• What is required
In the records that come next, find every line with "Crude". Return those lines.

Saved data entries
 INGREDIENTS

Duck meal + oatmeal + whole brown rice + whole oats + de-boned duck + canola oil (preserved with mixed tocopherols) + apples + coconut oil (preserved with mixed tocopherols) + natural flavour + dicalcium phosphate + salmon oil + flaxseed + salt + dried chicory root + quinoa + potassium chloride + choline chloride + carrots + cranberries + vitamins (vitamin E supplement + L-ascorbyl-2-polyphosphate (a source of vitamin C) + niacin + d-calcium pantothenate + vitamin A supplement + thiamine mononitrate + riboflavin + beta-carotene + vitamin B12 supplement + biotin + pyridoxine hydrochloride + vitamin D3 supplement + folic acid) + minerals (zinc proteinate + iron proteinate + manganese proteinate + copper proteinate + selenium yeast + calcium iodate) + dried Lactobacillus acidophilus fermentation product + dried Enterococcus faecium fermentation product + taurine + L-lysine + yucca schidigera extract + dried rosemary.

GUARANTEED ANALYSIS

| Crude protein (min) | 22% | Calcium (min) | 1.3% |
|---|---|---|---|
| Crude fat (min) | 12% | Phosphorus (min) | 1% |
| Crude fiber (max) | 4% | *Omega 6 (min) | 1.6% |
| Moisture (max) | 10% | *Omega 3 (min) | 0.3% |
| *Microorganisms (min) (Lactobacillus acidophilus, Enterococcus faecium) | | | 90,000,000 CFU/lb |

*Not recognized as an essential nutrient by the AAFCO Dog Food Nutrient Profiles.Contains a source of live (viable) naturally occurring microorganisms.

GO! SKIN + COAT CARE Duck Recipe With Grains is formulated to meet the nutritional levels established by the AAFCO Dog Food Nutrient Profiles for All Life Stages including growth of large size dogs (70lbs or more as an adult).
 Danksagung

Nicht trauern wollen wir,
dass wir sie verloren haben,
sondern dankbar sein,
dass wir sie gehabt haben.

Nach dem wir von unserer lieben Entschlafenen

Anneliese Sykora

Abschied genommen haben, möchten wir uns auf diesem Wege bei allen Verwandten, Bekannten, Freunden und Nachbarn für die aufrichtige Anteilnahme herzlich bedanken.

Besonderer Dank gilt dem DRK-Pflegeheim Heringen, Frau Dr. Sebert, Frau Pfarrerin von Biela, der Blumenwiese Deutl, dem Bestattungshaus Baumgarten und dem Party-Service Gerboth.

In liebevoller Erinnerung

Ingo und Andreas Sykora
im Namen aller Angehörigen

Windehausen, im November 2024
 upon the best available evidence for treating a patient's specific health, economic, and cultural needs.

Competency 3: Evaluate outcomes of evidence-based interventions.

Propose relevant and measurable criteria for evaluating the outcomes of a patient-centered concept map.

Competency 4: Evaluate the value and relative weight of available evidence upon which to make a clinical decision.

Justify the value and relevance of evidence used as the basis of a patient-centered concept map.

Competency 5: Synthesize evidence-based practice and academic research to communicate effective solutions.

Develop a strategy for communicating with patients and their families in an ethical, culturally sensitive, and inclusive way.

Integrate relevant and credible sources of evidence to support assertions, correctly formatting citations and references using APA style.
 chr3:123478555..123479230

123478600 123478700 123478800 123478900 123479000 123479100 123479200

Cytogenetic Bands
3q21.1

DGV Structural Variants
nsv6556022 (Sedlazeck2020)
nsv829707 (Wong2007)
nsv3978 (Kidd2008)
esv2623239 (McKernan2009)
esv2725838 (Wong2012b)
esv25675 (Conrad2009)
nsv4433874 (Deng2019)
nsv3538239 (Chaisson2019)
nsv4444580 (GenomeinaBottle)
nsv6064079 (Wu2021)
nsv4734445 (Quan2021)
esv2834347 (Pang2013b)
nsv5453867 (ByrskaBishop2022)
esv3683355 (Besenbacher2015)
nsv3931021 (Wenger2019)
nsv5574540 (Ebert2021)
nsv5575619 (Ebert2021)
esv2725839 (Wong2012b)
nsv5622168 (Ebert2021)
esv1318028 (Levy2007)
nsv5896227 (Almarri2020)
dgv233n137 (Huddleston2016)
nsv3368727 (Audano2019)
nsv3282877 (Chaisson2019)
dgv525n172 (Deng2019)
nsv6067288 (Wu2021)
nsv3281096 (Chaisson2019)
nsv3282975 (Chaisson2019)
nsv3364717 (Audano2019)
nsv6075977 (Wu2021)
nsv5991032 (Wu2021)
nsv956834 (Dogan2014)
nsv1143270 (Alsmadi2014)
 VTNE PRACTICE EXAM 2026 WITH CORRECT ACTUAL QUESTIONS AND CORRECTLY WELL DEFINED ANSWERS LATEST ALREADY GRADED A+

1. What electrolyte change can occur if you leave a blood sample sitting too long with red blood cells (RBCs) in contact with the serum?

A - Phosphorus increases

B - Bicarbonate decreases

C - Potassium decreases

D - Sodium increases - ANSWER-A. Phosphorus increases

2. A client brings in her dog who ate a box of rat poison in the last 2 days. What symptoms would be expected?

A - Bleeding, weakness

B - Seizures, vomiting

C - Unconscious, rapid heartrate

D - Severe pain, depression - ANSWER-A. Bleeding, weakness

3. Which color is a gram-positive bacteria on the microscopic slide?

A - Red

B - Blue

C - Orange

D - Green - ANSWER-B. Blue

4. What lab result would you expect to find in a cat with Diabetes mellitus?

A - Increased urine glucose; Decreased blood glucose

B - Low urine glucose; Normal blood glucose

• Answer section
| Crude protein (min) | 22% | Calcium (min) | 1.3% |
| Crude fat (min) | 12% | Phosphorus (min) | 1% |
| Crude fiber (max) | 4% | *Omega 6 (min) | 1.6% |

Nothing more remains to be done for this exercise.